When we arrived a few things immediately clicked. He had his own little veggie garden and was playing the Cat Empire and French music – my kind of playlist. He told me he’d volunteered in Timor-Leste and studied a postgrad in community development. And he was baking banana bread. The bread was terrible but the wholesome act of baking and sharing it, along with everything else I’d seen and heard, made me start to fall for him.

I realised then that Wade was capable and independent, and we had so much in common.

After that, he offered to take Kylie and me out to the nearby lake with his Troopy and a kayak. We had a picnic and watched the sun set over the lake. The lake system there almost completely dries up in some years but that year it was full and teeming with bird life. It was absolutely beautiful. We’d kayak to magical spots to camp out and have sundowners.

One night I told Wade there was a documentary on TV I wanted to watch. He invited me over to his place, made some chai and we watched it together. He invited me over again the next day to watch videos, then there was a blackout. He lit candles and that was the first time we kissed.

I wasn’t expecting to find a partner at that time or place in my life but he was living a lifestyle I wanted to share.

One of the things I came to love about Wade is how he creates beautiful experiences for other people.

In Mulan, he set up these film nights where we’d go camping at the lake and he’d set up a big screen with a generator. He’s a bit of an introvert but doing these sorts of things is his love language. I ended up staying in the desert for two more years because of how beautiful he made life there.

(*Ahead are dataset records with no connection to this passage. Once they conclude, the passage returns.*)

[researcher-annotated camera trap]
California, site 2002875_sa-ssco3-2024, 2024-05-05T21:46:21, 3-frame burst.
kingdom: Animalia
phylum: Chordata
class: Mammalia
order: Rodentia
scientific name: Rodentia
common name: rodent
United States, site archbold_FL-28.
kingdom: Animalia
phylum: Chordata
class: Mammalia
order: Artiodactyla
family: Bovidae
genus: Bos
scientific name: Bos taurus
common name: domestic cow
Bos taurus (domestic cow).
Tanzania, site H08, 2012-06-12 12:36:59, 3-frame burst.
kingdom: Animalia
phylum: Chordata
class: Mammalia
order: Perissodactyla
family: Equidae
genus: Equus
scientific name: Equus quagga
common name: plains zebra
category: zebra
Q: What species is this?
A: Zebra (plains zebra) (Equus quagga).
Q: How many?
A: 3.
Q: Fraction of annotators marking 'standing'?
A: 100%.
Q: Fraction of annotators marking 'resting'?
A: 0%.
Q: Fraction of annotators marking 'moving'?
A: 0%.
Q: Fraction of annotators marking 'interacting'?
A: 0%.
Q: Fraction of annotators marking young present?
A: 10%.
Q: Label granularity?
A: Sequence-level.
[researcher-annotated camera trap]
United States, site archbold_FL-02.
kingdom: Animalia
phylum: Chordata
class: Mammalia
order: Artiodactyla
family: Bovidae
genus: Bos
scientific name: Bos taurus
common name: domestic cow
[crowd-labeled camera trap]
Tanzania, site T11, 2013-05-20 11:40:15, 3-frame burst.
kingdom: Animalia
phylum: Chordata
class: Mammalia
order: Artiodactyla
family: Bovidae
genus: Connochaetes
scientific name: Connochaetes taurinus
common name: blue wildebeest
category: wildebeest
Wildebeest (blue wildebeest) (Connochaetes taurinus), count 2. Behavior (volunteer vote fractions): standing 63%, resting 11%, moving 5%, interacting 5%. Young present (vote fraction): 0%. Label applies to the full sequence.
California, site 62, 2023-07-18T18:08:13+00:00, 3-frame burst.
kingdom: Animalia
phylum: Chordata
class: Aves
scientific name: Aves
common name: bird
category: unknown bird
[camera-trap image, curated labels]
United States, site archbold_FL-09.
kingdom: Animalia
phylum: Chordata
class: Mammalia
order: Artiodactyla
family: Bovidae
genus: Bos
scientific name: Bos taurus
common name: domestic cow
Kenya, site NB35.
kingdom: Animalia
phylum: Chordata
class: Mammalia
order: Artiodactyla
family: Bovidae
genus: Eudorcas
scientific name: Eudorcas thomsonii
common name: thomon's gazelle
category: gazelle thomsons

In 2009 Wade got a job working in a remote part of Timor-Leste called Oecusse. That was where I became pregnant, so we moved to Broome to raise our little boy, Bertie. We ended up living there for 12 years before we moved to Fremantle, where we live now.

Wade is an amazing dad. He built this massive jungle playground with swings and rope bridges across the bamboo in our back yard. He’s hands on and very fun. It never ceases to amaze me how resourceful he is. He can fix things and make something out of nothing. He’s a bit like MacGyver.

Soon we’ll be celebrating 20 years together. We share the same commitment to social justice and environmental sustainability, and we are both passionate about creating a sense of community. We’ve always supported each other to do what we want to do. I’ve always felt very trusting of Wade and secure in our relationship.

We were never going to find each other in a bar in the city. The fact that we found each other in a community of 120 people feels as though it was meant to be.